• [WHAT YOU NEED TO DO]:
Every line containing the string "getwemail" should be returned from the records.

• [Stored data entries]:
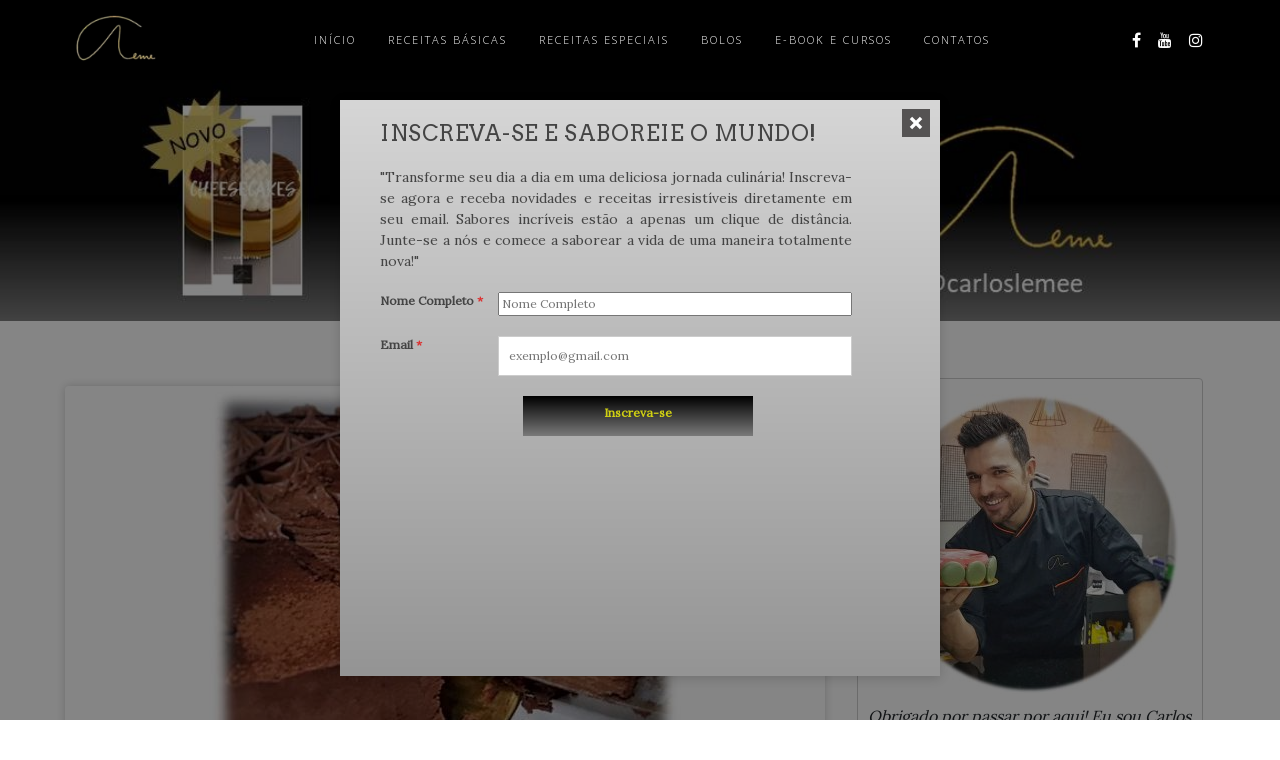

--- FILE ---
content_type: text/html; charset=utf-8
request_url: https://www.google.com/recaptcha/api2/aframe
body_size: 267
content:
<!DOCTYPE HTML><html><head><meta http-equiv="content-type" content="text/html; charset=UTF-8"></head><body><script nonce="c3PfnwSLMhU_0QUZsTB7IA">/** Anti-fraud and anti-abuse applications only. See google.com/recaptcha */ try{var clients={'sodar':'https://pagead2.googlesyndication.com/pagead/sodar?'};window.addEventListener("message",function(a){try{if(a.source===window.parent){var b=JSON.parse(a.data);var c=clients[b['id']];if(c){var d=document.createElement('img');d.src=c+b['params']+'&rc='+(localStorage.getItem("rc::a")?sessionStorage.getItem("rc::b"):"");window.document.body.appendChild(d);sessionStorage.setItem("rc::e",parseInt(sessionStorage.getItem("rc::e")||0)+1);localStorage.setItem("rc::h",'1768981277594');}}}catch(b){}});window.parent.postMessage("_grecaptcha_ready", "*");}catch(b){}</script></body></html>

--- FILE ---
content_type: text/css; charset=UTF-8
request_url: https://cdn.getwemail.io/build/css/FrontEnd.css
body_size: 297
content:
fieldset{padding:0;margin:0;border:0}.wemail-form.form-style-floating-bar,.wemail-form.form-style-floating-box,.wemail-form.form-style-modal{position:fixed!important;overflow-y:auto;display:-ms-flexbox;display:flex;-ms-flex-direction:column;flex-direction:column}.wemail-form.form-style-floating-box,.wemail-form.form-style-modal{height:80%}.wemail-form.form-style-floating-bar .wemail-form-inner{margin-right:100px;margin-left:100px}.wemail-form-field input{width:100%}.wemail-frontend-form{margin:0!important}.wemail-frontend-form .wemail-form-overlay{position:fixed}.swal2-title:before{display:none}


--- FILE ---
content_type: application/javascript; charset=UTF-8
request_url: https://cdn.getwemail.io/build/js/frontend-vendor.js?ver=2.0.6
body_size: -254
content:
import{V as e}from"./chunks/vue.esm-bundler.PRcIL6qC.js";window.Vue=weMail.Vue=e;window.$=jQuery;
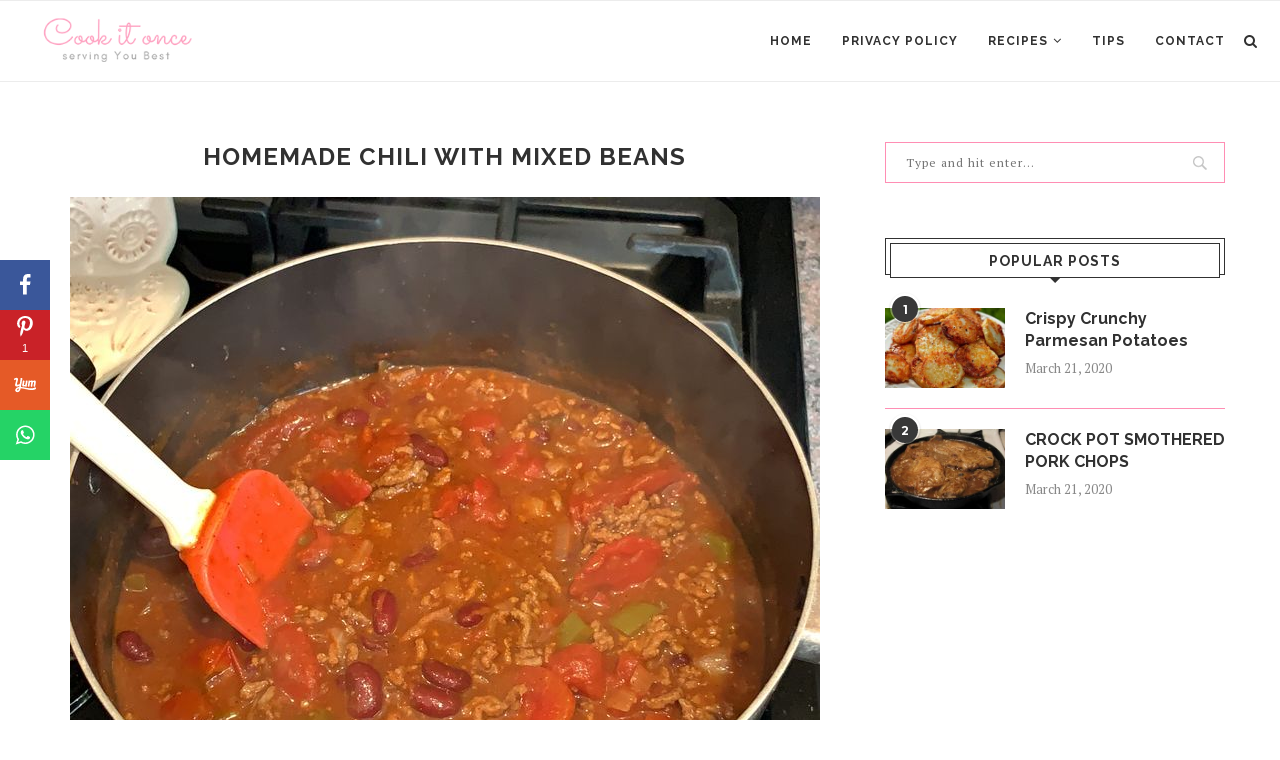

--- FILE ---
content_type: text/html; charset=utf-8
request_url: https://www.google.com/recaptcha/api2/aframe
body_size: 266
content:
<!DOCTYPE HTML><html><head><meta http-equiv="content-type" content="text/html; charset=UTF-8"></head><body><script nonce="17oRImh02qVGKoagsbJ4Yw">/** Anti-fraud and anti-abuse applications only. See google.com/recaptcha */ try{var clients={'sodar':'https://pagead2.googlesyndication.com/pagead/sodar?'};window.addEventListener("message",function(a){try{if(a.source===window.parent){var b=JSON.parse(a.data);var c=clients[b['id']];if(c){var d=document.createElement('img');d.src=c+b['params']+'&rc='+(localStorage.getItem("rc::a")?sessionStorage.getItem("rc::b"):"");window.document.body.appendChild(d);sessionStorage.setItem("rc::e",parseInt(sessionStorage.getItem("rc::e")||0)+1);localStorage.setItem("rc::h",'1769392680216');}}}catch(b){}});window.parent.postMessage("_grecaptcha_ready", "*");}catch(b){}</script></body></html>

• [RESULT OF THE EXERCISE]:
request_url: https://cdn.getwemail.io/build/css/FrontEnd.css
request_url: https://cdn.getwemail.io/build/js/frontend-vendor.js?ver=2.0.6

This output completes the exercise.